In the 25 years that I’ve lived on the boundary between NWs 6 and 2, I’ve managed to build up an unrivalled un-knowledge of Cricklewood. I have absolutely no idea why this is the case, but Shoot Up Hill has been a kind of no man’s land that I didn’t dare cross.
But last night, struck by hunger and propelled by a new-found sense of adventure, I decided to take the plunge into the murky depths of Cricklewood Broadway.
Now strictly speaking, of course, the Afghan/Persian taste-fest that is Zeytoon isn’t in NW6. But what with it being a 10 minute walk up the road from Kilburn underground station (I’m a fast walker), and considering that dining there was a darned pleasant experience, I think it’s worth the review.
Zeytoon is decorated beautifully with tapestries and tassled rugs, painted murals and Middle Eastern bric-a-brac. The colourful surroundings, the friendly staff and the table lay-out – with long extended-family-sized tables in the centre of each of the two well-lit dining areas – create a warm and relaxed atmosphere.
Every few minutes the smell of freshly made Persian flat bread, baked in a traditional Tanoor clay oven in the dining room, drifts through the restaurant. The bread, made to order, arrives at our table warm and soft, and is eagerly devoured.
We shared the Mixed Starter (a selection of any 5 starters, £13.50) between the three of us. The highlight was the Kashk-e-Bademjan, a warm dip consisting of fried aubergines in olive oil mixed with walnuts, herbs and spices. The hummus was disappointing – a little too garlicy for my liking – but the Burani Spinach was a creamy delight.

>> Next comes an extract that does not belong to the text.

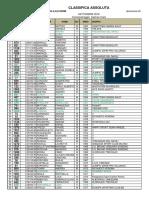 classifica_monte_isola_2018.pdf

For mains you are basically faced with the choice of either kebab or stew. My dining companion TC opted for the Chelow Kebab-e-Koubideh, two skewers of fine minced lamb served with rice (£5.95). TC is a greedy so-and-so, but even he was defeated by the generously sized portion.

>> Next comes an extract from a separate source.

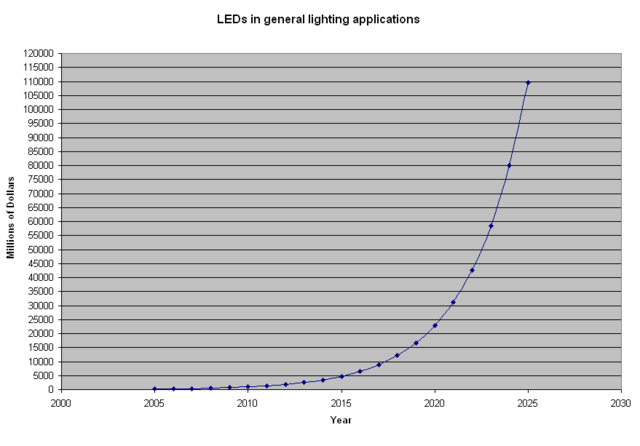File:LEDlight.PNG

The Baqoli Polow with Lamb, a speciality served only on Saturdays, was also a huge success. The lamb, so tender that dining companion WC could only assume that it must have been slow-cooked for the best part of a week, was buried in a mound of steamed rice. At £9.95 it is one of the pricier items on a pleasantly affordable menu, but by all accounts well worth the additional pennies.
Lamb and aubergine dominate the menu, and my main was a stew combining the two: Chelow Khoresht-e-Qeimeh Bademjan (£6.95). Packed with flavourful spice, it was just the right side of fragrant – I’d initially feared that I might find it a little soapy by the end. Not so.
I’m loath to describe the experience as “authentic” because, to tell you the truth, I have no idea what dining in Iran or Afghanistan is like, but I imagine this is a pretty close approximation, and well worth the short trip up the A5. Good food, good value, good stuff.